Abstract

Length of stay (LOS) is a common measure of hospital resource utilization. Most methods for risk-adjusting LOS are limited by the use of only administrative data. Recent studies suggest that adding automated clinical data to these models improves performance. To evaluate the utility of adding "point of admission" automated laboratory and comorbidity measures-the Laboratory Acute Physiology Score (LAPS) and Comorbidity Point Score (COPS)-to risk adjustment models that are based on administrative data. We performed a retrospective analysis of 155,474 hospitalizations between 2002 and 2005 at 17 Northern California Kaiser Permanente hospitals. We evaluated the benefit of adding LAPS and COPS in linear regression models using full, trimmed, truncated, and log-transformed LOS, as well as in logistic and generalized linear models. Mean age was 61 +/- 19 years; females represented 55.2% of subjects. The mean LOS was 4.5 +/- 7.7 days; median LOS was 2.8 days (interquartile range, 1.3-5.1 days).

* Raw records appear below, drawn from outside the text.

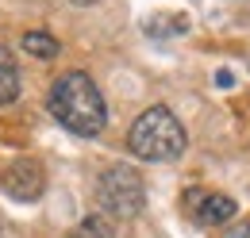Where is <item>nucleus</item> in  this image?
Instances as JSON below:
<instances>
[{
	"instance_id": "f257e3e1",
	"label": "nucleus",
	"mask_w": 250,
	"mask_h": 238,
	"mask_svg": "<svg viewBox=\"0 0 250 238\" xmlns=\"http://www.w3.org/2000/svg\"><path fill=\"white\" fill-rule=\"evenodd\" d=\"M46 108L77 139H96L108 127V104H104V96L96 89V81L89 73H81V69H69L50 85Z\"/></svg>"
},
{
	"instance_id": "f03ea898",
	"label": "nucleus",
	"mask_w": 250,
	"mask_h": 238,
	"mask_svg": "<svg viewBox=\"0 0 250 238\" xmlns=\"http://www.w3.org/2000/svg\"><path fill=\"white\" fill-rule=\"evenodd\" d=\"M185 146H188V135L181 127V119L162 104L146 108L127 131V150L143 161H173V158L185 154Z\"/></svg>"
},
{
	"instance_id": "7ed1b4c3",
	"label": "nucleus",
	"mask_w": 250,
	"mask_h": 238,
	"mask_svg": "<svg viewBox=\"0 0 250 238\" xmlns=\"http://www.w3.org/2000/svg\"><path fill=\"white\" fill-rule=\"evenodd\" d=\"M96 208L108 219H135L146 208V184L131 165H108L96 177Z\"/></svg>"
},
{
	"instance_id": "20e7f679",
	"label": "nucleus",
	"mask_w": 250,
	"mask_h": 238,
	"mask_svg": "<svg viewBox=\"0 0 250 238\" xmlns=\"http://www.w3.org/2000/svg\"><path fill=\"white\" fill-rule=\"evenodd\" d=\"M0 188L16 200V204H35L46 188V173L39 158H16L12 165L0 169Z\"/></svg>"
},
{
	"instance_id": "39448f33",
	"label": "nucleus",
	"mask_w": 250,
	"mask_h": 238,
	"mask_svg": "<svg viewBox=\"0 0 250 238\" xmlns=\"http://www.w3.org/2000/svg\"><path fill=\"white\" fill-rule=\"evenodd\" d=\"M235 200L231 196H223V192H208V196H200V204H196V219L204 223V227H219V223H227V219H235Z\"/></svg>"
},
{
	"instance_id": "423d86ee",
	"label": "nucleus",
	"mask_w": 250,
	"mask_h": 238,
	"mask_svg": "<svg viewBox=\"0 0 250 238\" xmlns=\"http://www.w3.org/2000/svg\"><path fill=\"white\" fill-rule=\"evenodd\" d=\"M20 100V65L8 46H0V108Z\"/></svg>"
},
{
	"instance_id": "0eeeda50",
	"label": "nucleus",
	"mask_w": 250,
	"mask_h": 238,
	"mask_svg": "<svg viewBox=\"0 0 250 238\" xmlns=\"http://www.w3.org/2000/svg\"><path fill=\"white\" fill-rule=\"evenodd\" d=\"M20 46L31 54V58H42V61H50V58H58V39L50 35V31H27L23 39H20Z\"/></svg>"
},
{
	"instance_id": "6e6552de",
	"label": "nucleus",
	"mask_w": 250,
	"mask_h": 238,
	"mask_svg": "<svg viewBox=\"0 0 250 238\" xmlns=\"http://www.w3.org/2000/svg\"><path fill=\"white\" fill-rule=\"evenodd\" d=\"M65 238H112V227H108V219H104V215H89L77 231H69Z\"/></svg>"
},
{
	"instance_id": "1a4fd4ad",
	"label": "nucleus",
	"mask_w": 250,
	"mask_h": 238,
	"mask_svg": "<svg viewBox=\"0 0 250 238\" xmlns=\"http://www.w3.org/2000/svg\"><path fill=\"white\" fill-rule=\"evenodd\" d=\"M77 8H93V4H100V0H73Z\"/></svg>"
}]
</instances>
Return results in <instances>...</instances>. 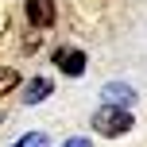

Adding LAPS and COPS to the linear regression model improved R by 29% from 0.113 to 0.146. Similar improvements with the inclusion of LAPS and COPS were observed in other regression models. Together, these variables were responsible for >50% of the predictive ability of logistic regression models that identified outliers with longer LOS. The inclusion of automated laboratory and comorbidity data improved LOS predictions in all models, underscoring the need for more widespread adoption of comprehensive electronic medical records.